** Begin Information provided **

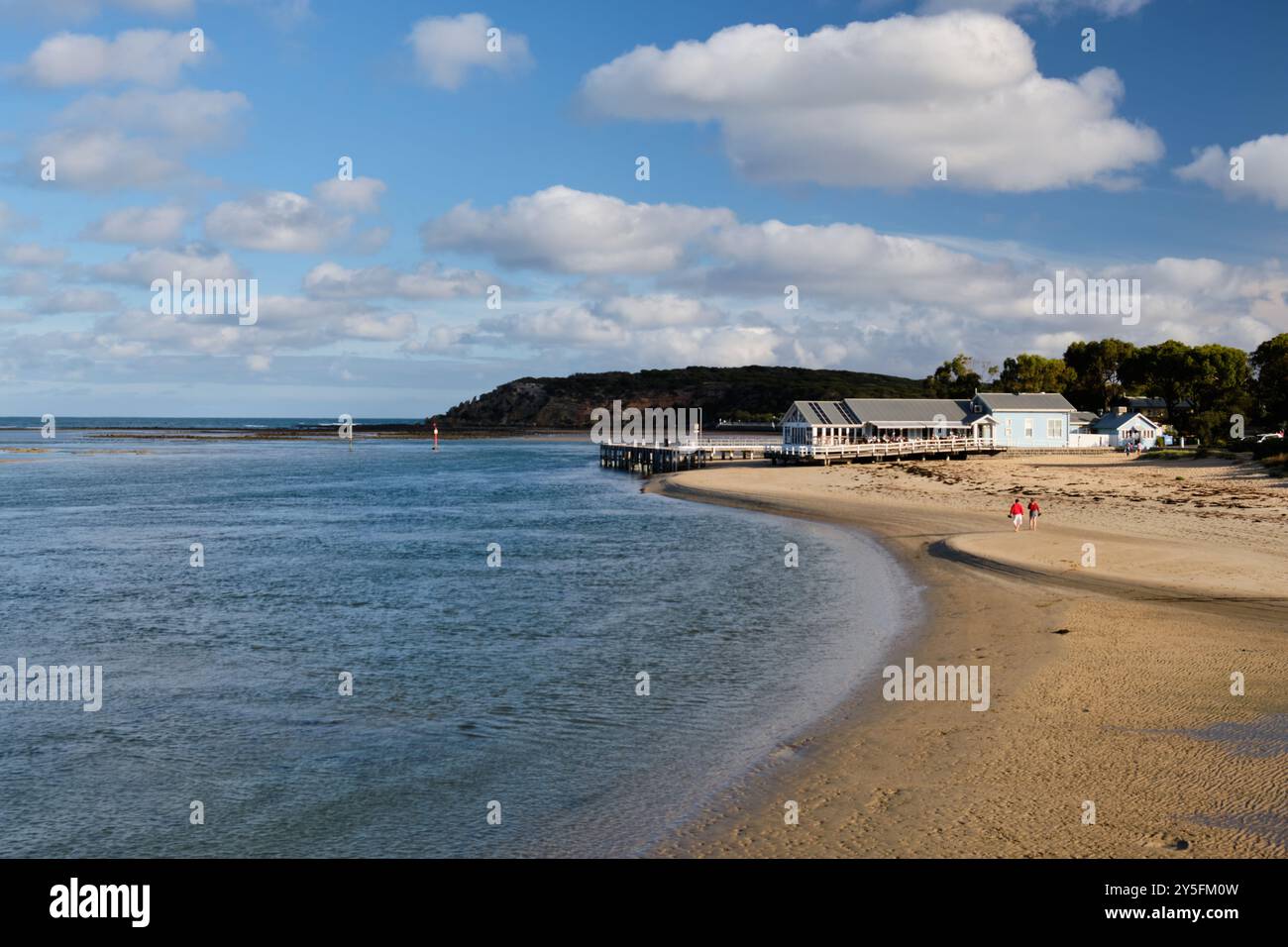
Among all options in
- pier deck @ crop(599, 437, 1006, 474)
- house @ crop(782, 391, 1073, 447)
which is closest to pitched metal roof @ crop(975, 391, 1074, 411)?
house @ crop(782, 391, 1073, 447)

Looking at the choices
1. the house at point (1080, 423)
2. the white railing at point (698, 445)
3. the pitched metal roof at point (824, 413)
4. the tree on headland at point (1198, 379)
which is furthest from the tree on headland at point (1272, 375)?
the white railing at point (698, 445)

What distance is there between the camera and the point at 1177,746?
11586mm

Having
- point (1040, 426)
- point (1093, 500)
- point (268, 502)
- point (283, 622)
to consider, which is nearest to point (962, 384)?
point (1040, 426)

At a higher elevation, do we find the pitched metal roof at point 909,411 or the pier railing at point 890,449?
the pitched metal roof at point 909,411

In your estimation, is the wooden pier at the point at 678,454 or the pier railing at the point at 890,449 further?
the wooden pier at the point at 678,454

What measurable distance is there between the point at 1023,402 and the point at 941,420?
741 cm

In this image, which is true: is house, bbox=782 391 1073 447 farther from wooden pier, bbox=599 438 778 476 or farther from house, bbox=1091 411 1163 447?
wooden pier, bbox=599 438 778 476

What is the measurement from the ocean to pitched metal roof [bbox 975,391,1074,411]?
47.9 meters

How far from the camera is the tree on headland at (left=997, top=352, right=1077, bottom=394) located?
10788 cm

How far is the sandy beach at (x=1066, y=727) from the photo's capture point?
9.37 metres

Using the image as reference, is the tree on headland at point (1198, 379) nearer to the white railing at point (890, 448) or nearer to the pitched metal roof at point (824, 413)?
the white railing at point (890, 448)

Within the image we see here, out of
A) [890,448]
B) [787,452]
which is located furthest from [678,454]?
[890,448]
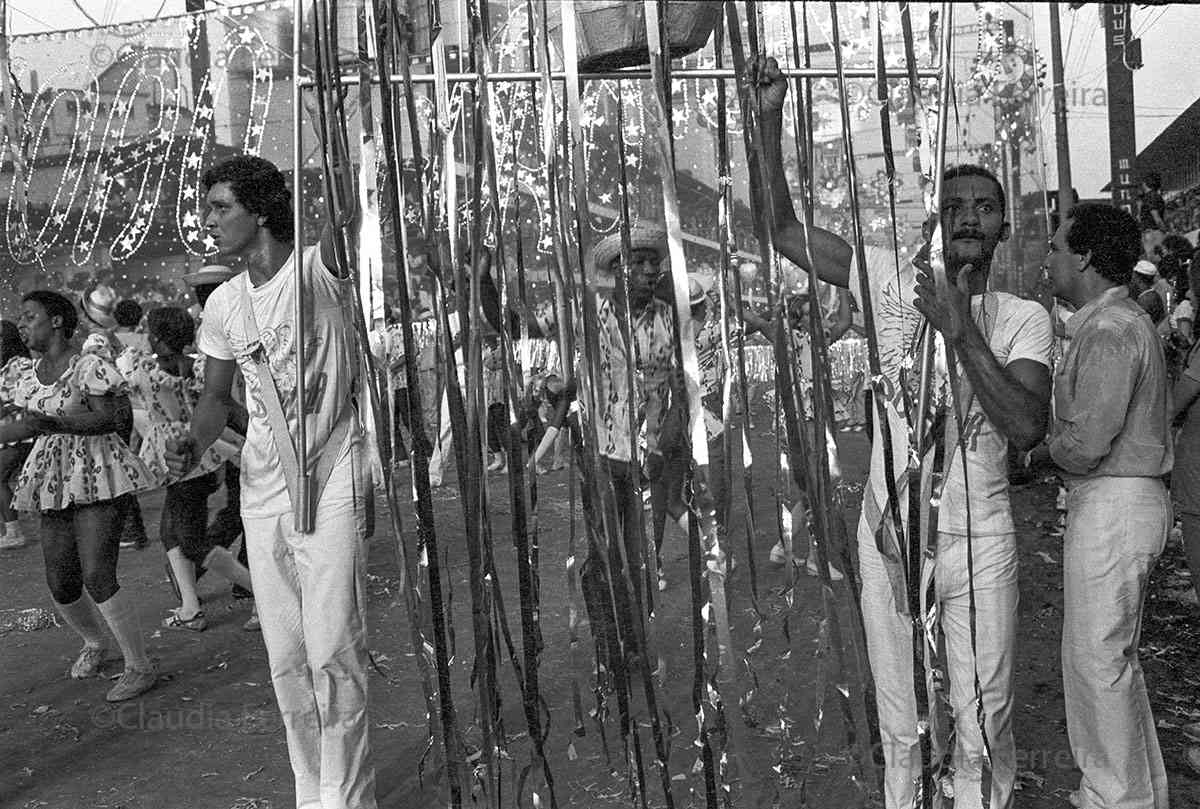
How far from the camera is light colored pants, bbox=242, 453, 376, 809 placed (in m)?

** End Information provided **

> Short problem: Could you repeat, exactly and with nothing else, the lines from the one containing "At a higher" through the last line of the records above, leaving out the pictures?

> Final result:
At a higher elevation, do we find the pitched metal roof at point 909,411 or the pier railing at point 890,449?
the pitched metal roof at point 909,411

In your estimation, is the wooden pier at the point at 678,454 or the pier railing at the point at 890,449 further?
the wooden pier at the point at 678,454

What measurable distance is there between the point at 1023,402 and the point at 941,420?
741 cm

In this image, which is true: is house, bbox=782 391 1073 447 farther from wooden pier, bbox=599 438 778 476 or farther from house, bbox=1091 411 1163 447?
wooden pier, bbox=599 438 778 476

What is the measurement from the ocean to pitched metal roof [bbox 975,391,1074,411]?
47.9 meters

How far from the camera is the tree on headland at (left=997, top=352, right=1077, bottom=394) located?
10788 cm

How far is the sandy beach at (x=1066, y=727) from the photo's capture point?
9.37 metres

Using the image as reference, is the tree on headland at point (1198, 379) nearer to the white railing at point (890, 448) or nearer to the pitched metal roof at point (824, 413)?
the white railing at point (890, 448)

Within the image we see here, out of
A) [890,448]
B) [787,452]
which is located furthest from [678,454]?
[890,448]
How far from the camera is light colored pants, bbox=242, 453, 376, 809 placed (in m)?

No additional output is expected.